### Task objective
Starting with the line containing "Looking at the picture, does" and running through the end of the records, write those lines out again with "camera" swapped for "viewer", leaving everything else unchanged.

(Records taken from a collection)
************
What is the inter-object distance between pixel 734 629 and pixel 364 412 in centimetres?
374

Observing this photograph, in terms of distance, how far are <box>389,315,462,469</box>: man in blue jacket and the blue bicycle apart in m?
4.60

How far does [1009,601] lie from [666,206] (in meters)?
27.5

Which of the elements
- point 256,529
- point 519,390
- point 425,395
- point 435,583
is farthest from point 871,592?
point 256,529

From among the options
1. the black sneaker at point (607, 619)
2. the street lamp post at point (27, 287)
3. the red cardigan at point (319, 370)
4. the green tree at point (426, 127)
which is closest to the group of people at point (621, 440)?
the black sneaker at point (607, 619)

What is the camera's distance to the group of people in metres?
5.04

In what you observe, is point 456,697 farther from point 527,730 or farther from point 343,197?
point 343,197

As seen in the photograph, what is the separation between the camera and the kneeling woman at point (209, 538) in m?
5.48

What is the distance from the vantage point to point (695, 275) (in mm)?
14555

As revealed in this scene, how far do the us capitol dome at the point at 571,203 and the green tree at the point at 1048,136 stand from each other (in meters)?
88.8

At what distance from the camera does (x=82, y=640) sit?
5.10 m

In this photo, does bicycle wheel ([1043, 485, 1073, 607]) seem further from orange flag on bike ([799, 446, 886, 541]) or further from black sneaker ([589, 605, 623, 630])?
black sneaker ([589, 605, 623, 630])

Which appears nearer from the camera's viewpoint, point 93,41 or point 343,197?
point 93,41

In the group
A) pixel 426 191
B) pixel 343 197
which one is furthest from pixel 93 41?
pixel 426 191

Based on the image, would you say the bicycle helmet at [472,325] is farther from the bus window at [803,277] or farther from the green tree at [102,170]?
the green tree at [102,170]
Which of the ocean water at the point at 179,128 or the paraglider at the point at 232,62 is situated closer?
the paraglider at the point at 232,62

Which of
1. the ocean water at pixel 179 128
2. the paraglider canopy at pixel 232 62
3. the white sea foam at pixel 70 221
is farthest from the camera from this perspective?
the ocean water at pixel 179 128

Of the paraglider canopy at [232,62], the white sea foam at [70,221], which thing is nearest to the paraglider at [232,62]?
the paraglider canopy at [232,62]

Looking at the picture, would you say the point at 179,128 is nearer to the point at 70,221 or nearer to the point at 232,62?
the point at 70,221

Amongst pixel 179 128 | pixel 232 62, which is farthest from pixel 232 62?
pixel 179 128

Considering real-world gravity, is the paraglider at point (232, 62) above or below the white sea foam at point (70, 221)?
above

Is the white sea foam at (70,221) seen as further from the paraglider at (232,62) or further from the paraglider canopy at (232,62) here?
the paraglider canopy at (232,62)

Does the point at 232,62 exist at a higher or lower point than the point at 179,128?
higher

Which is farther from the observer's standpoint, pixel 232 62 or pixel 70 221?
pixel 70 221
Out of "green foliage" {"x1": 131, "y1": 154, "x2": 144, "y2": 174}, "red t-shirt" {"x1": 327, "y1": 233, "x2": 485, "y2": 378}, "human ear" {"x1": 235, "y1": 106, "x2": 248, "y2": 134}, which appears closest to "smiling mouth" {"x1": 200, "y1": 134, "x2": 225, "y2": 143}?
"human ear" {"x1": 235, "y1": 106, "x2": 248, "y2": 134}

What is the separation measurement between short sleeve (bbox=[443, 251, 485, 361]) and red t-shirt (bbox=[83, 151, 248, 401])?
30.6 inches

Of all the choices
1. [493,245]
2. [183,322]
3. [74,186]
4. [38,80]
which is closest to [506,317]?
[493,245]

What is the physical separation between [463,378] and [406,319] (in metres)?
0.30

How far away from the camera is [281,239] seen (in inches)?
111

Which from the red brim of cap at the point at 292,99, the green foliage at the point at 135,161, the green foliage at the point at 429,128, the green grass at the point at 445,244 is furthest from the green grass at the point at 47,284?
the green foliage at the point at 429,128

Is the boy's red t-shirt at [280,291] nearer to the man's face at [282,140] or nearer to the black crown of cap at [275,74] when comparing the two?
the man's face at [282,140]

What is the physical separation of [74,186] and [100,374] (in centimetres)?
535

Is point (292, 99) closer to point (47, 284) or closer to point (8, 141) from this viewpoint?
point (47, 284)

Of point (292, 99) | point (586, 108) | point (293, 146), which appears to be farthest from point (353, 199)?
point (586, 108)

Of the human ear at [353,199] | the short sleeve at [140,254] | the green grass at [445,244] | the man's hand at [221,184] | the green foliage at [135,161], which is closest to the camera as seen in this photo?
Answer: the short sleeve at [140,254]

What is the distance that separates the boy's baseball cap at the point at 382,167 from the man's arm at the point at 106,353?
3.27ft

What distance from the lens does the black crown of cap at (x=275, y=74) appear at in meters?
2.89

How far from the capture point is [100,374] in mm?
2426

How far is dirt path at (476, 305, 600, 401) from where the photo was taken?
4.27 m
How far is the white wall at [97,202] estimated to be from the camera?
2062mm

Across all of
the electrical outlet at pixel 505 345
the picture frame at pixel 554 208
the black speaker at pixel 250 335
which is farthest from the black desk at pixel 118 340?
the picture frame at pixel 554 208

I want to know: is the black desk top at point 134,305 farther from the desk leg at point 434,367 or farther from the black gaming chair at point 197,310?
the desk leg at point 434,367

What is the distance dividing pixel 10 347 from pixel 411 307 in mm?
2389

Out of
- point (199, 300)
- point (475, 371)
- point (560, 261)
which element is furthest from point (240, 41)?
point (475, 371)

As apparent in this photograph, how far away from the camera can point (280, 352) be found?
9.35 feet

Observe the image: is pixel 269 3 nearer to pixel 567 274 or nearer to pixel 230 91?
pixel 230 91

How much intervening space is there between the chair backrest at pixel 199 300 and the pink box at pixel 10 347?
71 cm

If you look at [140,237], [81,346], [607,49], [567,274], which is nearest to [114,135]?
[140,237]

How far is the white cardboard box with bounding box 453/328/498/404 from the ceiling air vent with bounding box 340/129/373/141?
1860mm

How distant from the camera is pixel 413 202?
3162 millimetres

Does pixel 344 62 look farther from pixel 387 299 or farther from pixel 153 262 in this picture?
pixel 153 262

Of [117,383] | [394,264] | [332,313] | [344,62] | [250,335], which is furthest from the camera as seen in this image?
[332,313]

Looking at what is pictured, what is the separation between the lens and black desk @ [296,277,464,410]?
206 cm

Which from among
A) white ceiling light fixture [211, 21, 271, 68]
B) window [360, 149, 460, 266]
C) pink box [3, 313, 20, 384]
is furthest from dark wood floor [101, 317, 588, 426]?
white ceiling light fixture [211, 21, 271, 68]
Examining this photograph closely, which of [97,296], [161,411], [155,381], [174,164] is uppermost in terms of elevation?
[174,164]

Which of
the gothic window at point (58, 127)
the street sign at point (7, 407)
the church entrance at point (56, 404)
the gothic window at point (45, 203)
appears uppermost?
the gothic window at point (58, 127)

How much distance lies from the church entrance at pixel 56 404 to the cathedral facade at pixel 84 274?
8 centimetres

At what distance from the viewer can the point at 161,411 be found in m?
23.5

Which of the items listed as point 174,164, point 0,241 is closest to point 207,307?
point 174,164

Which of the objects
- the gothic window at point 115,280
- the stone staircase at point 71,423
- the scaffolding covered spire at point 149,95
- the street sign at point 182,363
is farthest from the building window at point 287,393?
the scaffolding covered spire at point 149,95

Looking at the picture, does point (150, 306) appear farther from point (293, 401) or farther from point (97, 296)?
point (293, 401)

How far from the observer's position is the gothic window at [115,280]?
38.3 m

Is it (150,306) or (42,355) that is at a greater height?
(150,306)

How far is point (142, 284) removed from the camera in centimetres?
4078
************
### Answer for this exercise
Looking at the picture, does point (150, 306) appear farther from point (293, 401) or farther from point (97, 296)?
point (293, 401)

How far from the observer's position is the gothic window at [115,280]?
38.3 m

Is it (150,306) or (42,355) that is at a greater height?
(150,306)

How far is point (142, 284) removed from the viewer in centimetres?
4078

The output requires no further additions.